_READING PASSAGE_:
-------

Online media are an important source of political information and a basis for the formation of opinions. An increasing number of people also use them to familiarize themselves with relevant social issues. Search engines are an essential component of this process as they, along with websites and social networks, form the mainstay of the population’s daily media usage.

The operating principle of digital media is determined by algorithms that can decide which websites are deemed relevant for a given query, as well as which order they are presented in. They form the basis for media usage data, choosing which selection of news reports and advertisements a user is shown at any given time. Through this, they can influence the opinions of their users.

Not only social media is effected by this, as algorithms are even growing in prominence within more traditional forms of news. Journalists, as well as other individuals that affect public opinion, are supported by algorithms while performing tasks such as researching, selecting and evaluating information, as well as while writing and distributing articles. While automated messages are still relegated to areas in which standardized data is prevalent, such as scoreboards and corporate reports, the development and rapid expansion of self-learning algorithms may soon result in a spread to other areas.

Algorithms are also used to explore the preferences of potential recipients. For example, the Washington Post and the US news portal Upworthy show multiple versions of the same article to a group of test subjects for review before publishing it. Specialist software is then used to determine the optimal combination of title, images and text modules for the target audience.

It can be assumed that algorithms are becoming increasingly important when it comes to forming public opinion, however while they allow the consumer to access a much wider spectrum of information and (political) positions compared to older forms of media, there is the risk of them influencing and manipulating opinions through subtle algorithmic mechanisms, whether intentionally or otherwise.

-------

_DATASET CONTENT_:

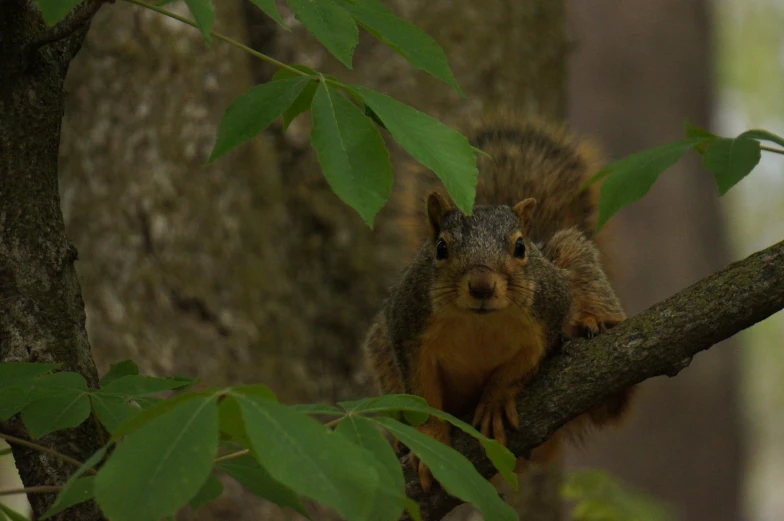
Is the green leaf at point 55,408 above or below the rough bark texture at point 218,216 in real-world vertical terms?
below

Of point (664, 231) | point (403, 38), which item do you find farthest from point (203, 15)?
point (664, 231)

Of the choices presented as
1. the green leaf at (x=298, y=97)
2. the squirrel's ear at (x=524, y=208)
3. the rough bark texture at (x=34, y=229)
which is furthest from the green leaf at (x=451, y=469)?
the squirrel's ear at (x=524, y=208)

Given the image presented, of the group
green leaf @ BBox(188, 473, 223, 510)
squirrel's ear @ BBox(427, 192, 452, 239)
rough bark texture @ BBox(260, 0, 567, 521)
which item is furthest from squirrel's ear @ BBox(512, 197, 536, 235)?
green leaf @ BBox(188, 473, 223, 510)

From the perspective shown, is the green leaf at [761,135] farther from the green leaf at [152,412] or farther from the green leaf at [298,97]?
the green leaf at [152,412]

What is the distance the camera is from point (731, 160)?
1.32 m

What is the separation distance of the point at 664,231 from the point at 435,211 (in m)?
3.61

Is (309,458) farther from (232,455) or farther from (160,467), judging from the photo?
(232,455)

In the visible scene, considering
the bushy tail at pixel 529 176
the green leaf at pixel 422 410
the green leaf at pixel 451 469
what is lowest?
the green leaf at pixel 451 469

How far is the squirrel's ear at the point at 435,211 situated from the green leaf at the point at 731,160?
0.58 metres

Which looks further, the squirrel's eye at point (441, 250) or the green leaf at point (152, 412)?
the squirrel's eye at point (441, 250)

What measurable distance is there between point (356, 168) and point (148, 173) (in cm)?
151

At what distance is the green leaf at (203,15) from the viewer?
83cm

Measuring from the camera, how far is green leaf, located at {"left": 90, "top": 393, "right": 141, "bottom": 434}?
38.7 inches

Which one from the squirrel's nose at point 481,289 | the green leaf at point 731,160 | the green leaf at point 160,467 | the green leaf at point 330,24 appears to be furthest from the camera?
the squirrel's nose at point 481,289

-------

_STATED EXERCISE_: Determine whether each of the following statements agrees with the passage on algorithms and online media, and answer yes or no, quoting the words of the passage that settle it. (a) Automated messages are currently limited to areas where standardized data is common. (b) The Washington Post shows several versions of an article to test subjects after it has been published. (c) Algorithms affect only social media and not traditional forms of news.

_THE RESPONSE_:
(a) Yes: "automated messages are still relegated to areas in which standardized data is prevalent, such as scoreboards and corporate reports"
(b) No: "show multiple versions of the same article to a group of test subjects for review before publishing it"
(c) No: "algorithms are even growing in prominence within more traditional forms of news"